Noninvasive diagnosis of nonalcoholic fatty liver disease: Are we there yet?

Abstract

Nonalcoholic fatty liver disease (NAFLD) has rapidly become the most common form of chronic liver disease in the United States affecting approximately 80-100 million Americans. NAFLD includes a spectrum of diseases ranging from nonalcoholic fatty liver (NAFL) to nonalcoholic steatohepatitis (NASH) to fibrosis and eventually cirrhosis. Patients with NASH and significant fibrosis on liver biopsy have an increased risk for liver-related morbidity and mortality compared to those with NAFL. Due to the high prevalence of NAFLD and its progressive nature, there has been an urgent need to develop reliable noninvasive tests that can accurately predict the presence of advanced disease without the need for liver biopsy. These tests can be divided into those that predict the presence of NASH and those that predict the presence of fibrosis. In this review, we provide a concise overview of different noninvasive methods for staging the severity of NAFLD.

Keywords: Biomarkers; Fibrosis; NASH.

Conflict of interest statement

Conflict of Interest: AEF reports that he is named as co-inventor on pending and issued patents filed by the Cleveland Clinic and UCSD that refer to the use of biomarkers in fatty liver disorders. NA has no conflict of interest.

Copyright © 2016 Elsevier Inc. All rights reserved.

Figures

Figure 1. Different Imaging Studies for Liver Fibrosis in Patients with NAFLD

VCTE, Vibration controlled transient elastography; MRE, Magnetic resonance elastography; ARFI, Acoustic radiation force impulse.

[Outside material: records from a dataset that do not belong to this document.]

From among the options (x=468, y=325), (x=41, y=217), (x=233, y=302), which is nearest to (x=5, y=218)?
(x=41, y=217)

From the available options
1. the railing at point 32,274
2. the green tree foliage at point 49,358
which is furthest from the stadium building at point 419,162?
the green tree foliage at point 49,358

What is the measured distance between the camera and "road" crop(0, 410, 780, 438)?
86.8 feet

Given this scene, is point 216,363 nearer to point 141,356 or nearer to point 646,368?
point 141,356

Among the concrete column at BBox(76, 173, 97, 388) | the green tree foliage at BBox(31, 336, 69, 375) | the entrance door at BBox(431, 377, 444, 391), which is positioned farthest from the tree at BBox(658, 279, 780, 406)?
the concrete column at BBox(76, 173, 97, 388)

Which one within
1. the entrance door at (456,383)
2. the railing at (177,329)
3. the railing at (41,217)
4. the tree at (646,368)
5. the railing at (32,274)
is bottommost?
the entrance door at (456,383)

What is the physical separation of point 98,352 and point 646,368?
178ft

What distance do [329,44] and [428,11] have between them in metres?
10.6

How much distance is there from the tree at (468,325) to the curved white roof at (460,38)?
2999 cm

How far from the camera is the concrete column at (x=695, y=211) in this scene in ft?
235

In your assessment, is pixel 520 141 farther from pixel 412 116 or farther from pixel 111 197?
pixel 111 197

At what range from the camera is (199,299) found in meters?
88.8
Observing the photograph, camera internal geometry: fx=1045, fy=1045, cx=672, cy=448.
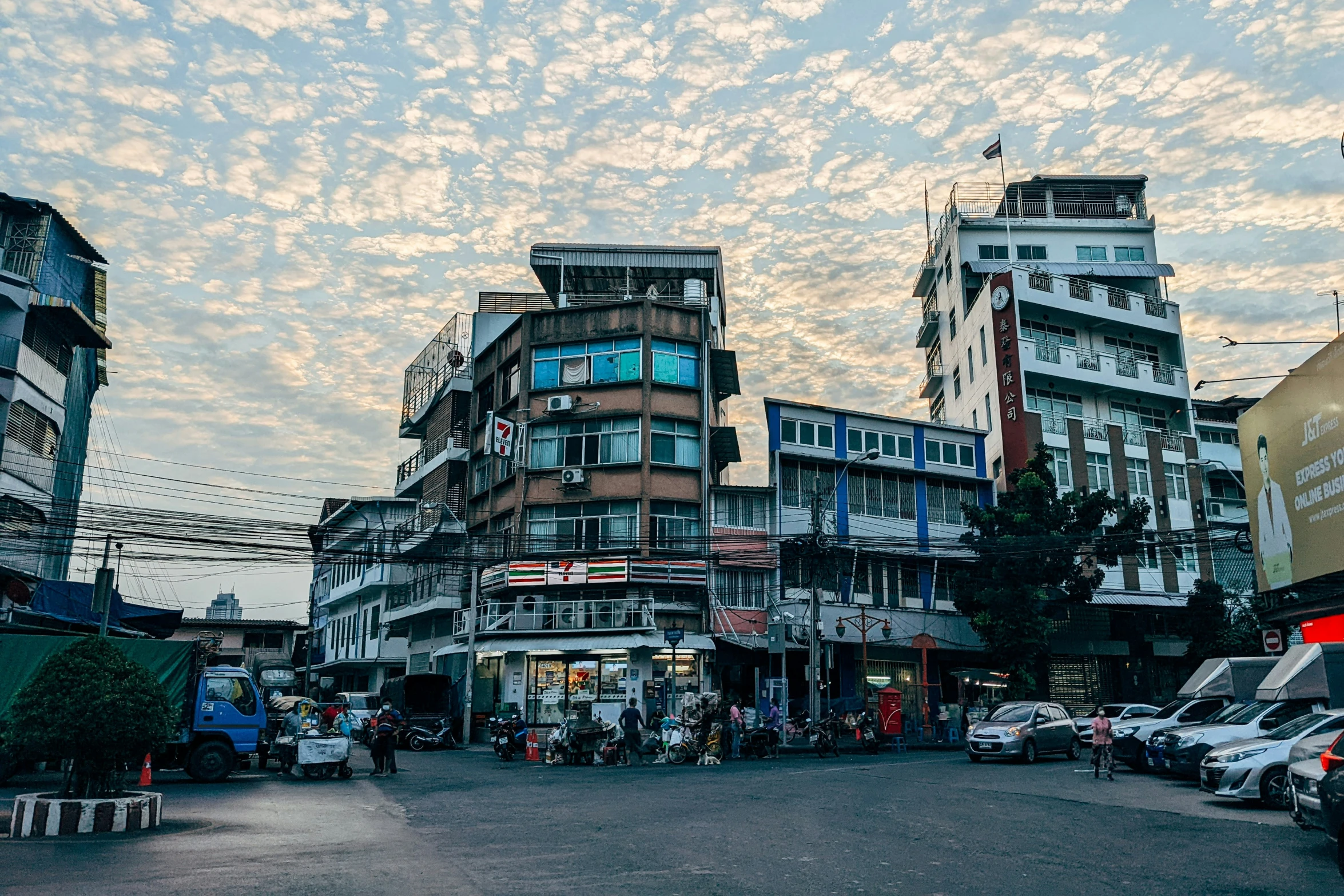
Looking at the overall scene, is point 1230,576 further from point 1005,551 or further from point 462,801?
point 462,801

Figure 2. Algorithm to Diagnose Advanced Fibrosis in NAFLD

The algorithm is based on using the combination of liver stiffness measurement (LSM) by vibration controlled transient elastography (VCTE) plus the NAFLD fibrosis score (NFS). Having concordant low values for both LSM and NFS indicates the absence of advanced fibrosis and both tests can be repeated in 2–3 years. Having concordant high values for both tests indicates the presence of advanced fibrosis and the need to screen for cirrhosis complications including hepatocellular carcinoma and varices. Having discordant results indicates the need for liver biopsy to determine the fibrosis stage.